My understanding is: A call option is the option for the buyer to buy the shares at a fixed price (Pe). When the share price falls, the call option buyer will not exercise the option as he could buy at the market price, which is lower than the exercise price. Then, the option seller could only profit to the maximum of the premium he received. The call option seller cannot benefit from the fall of the share price.
Could you intepret the above statement please?
Thanks,
YuyuApril 10, 2011 at 11:42 am #80731Your statement is correct if the market price falls to below the exercise price.
However, if provided the market price remains above the option price, then a fall in the market price will mean a fall in the price of a call option. In this case selling a call option will end up resulting in a profit.April 10, 2011 at 11:53 am #80732Thanks!
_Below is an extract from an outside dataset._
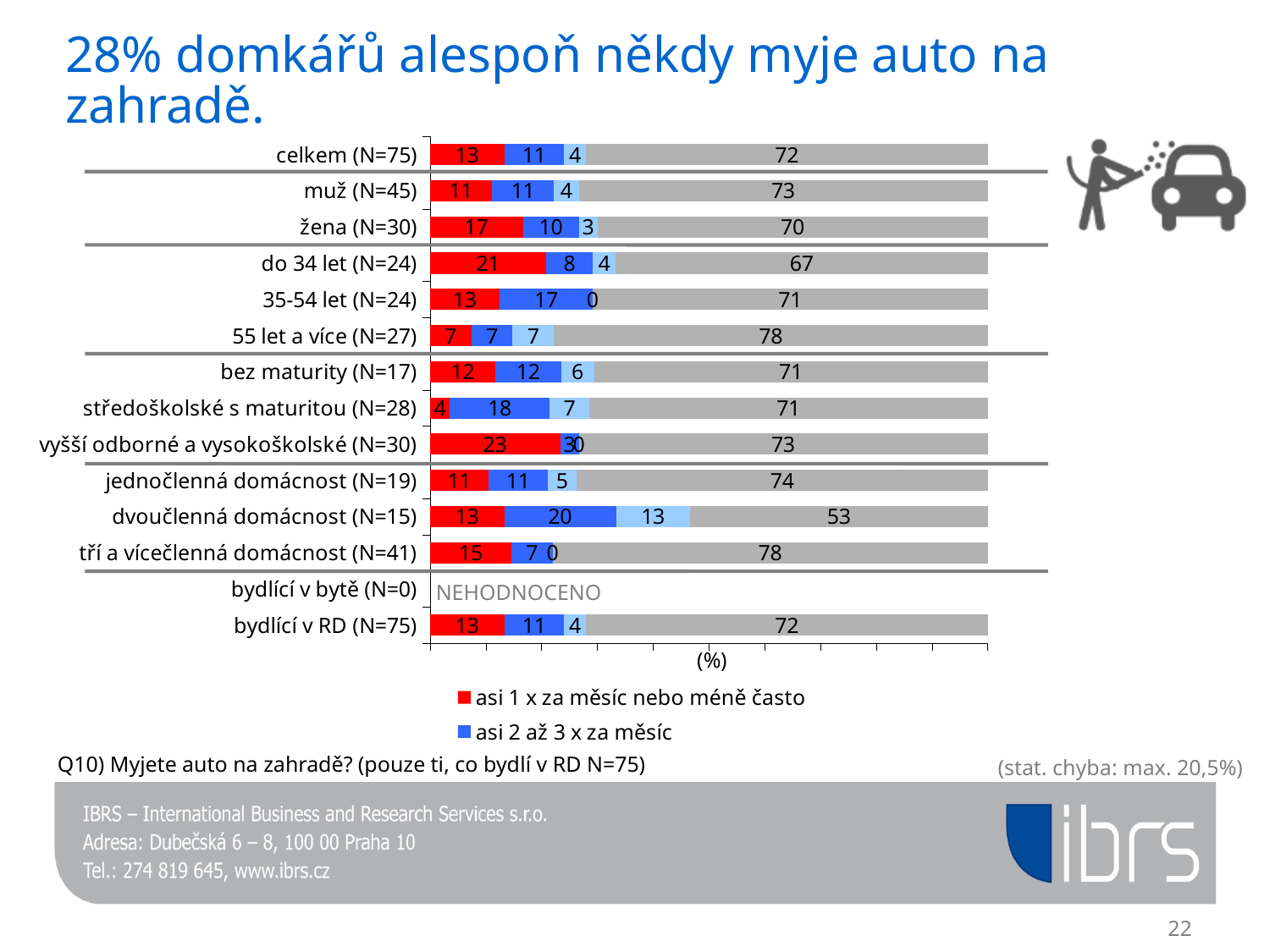
What is the value of the gray segment for '55 let a více (N=27)'? 78 Which category has the highest value for the red segment (asi 1 x za měsíc nebo méně často)? vyšší odborné a vysokoškolské (N=30) What is the total of the stacked bar for 'celkem (N=75)'? 100 What is the value of the red segment (asi 1 x za měsíc nebo méně často) for 'celkem (N=75)'? 13 How many categories are listed on the vertical axis of the chart? 14 What kind of chart is shown on the slide? bar chart Which category has the lowest value for the red segment (asi 1 x za měsíc nebo méně často)? středoškolské s maturitou (N=28) What text is shown in place of a bar for 'bydlící v bytě (N=0)'? NEHODNOCENO Which category has the lowest value for the gray segment? dvoučlenná domácnost (N=15) What is the difference between the red segment values for 'do 34 let (N=24)' and '55 let a více (N=27)'? 14 What is the value of the blue segment (asi 2 až 3 x za měsíc) for 'dvoučlenná domácnost (N=15)'? 20 Which has a larger blue segment (asi 2 až 3 x za měsíc): '35-54 let (N=24)' or 'do 34 let (N=24)'? 35-54 let (N=24)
Therefore, can we say that a long put option (to buy a put option) would be a better strategy for the shareholder in response to the price fall?
If price falls under the exercise price, the buyer of the put option will exercise the put option. The shareholder could therefore fix his minimum share price above the exercise price.
If price does not fall under the exercise price, the shareholder will not exercise the put option. But his loss will be limited within a small range.
Thanks in advance!
April 25, 2011 at 5:22 pm #80733Yes – buying a put option (assuming one is available) would be a better strategy if he was worried that the share price might fall.
The part of the notes that you are referring to is explaining a Delta hedge. With a delta hedge you do use call options, and the example in the notes is given the way it was asked in the exam. However it is more likely that the option dealer (who is selling call options) would create a delta hedge by buying share in order to hedge his risk (just the same as the example in the notes, but in reverse).
April 26, 2011 at 8:39 am #80734Hi John,
Your answers to my questions (including the other two questions I posted to you) are really helpful! Thanks!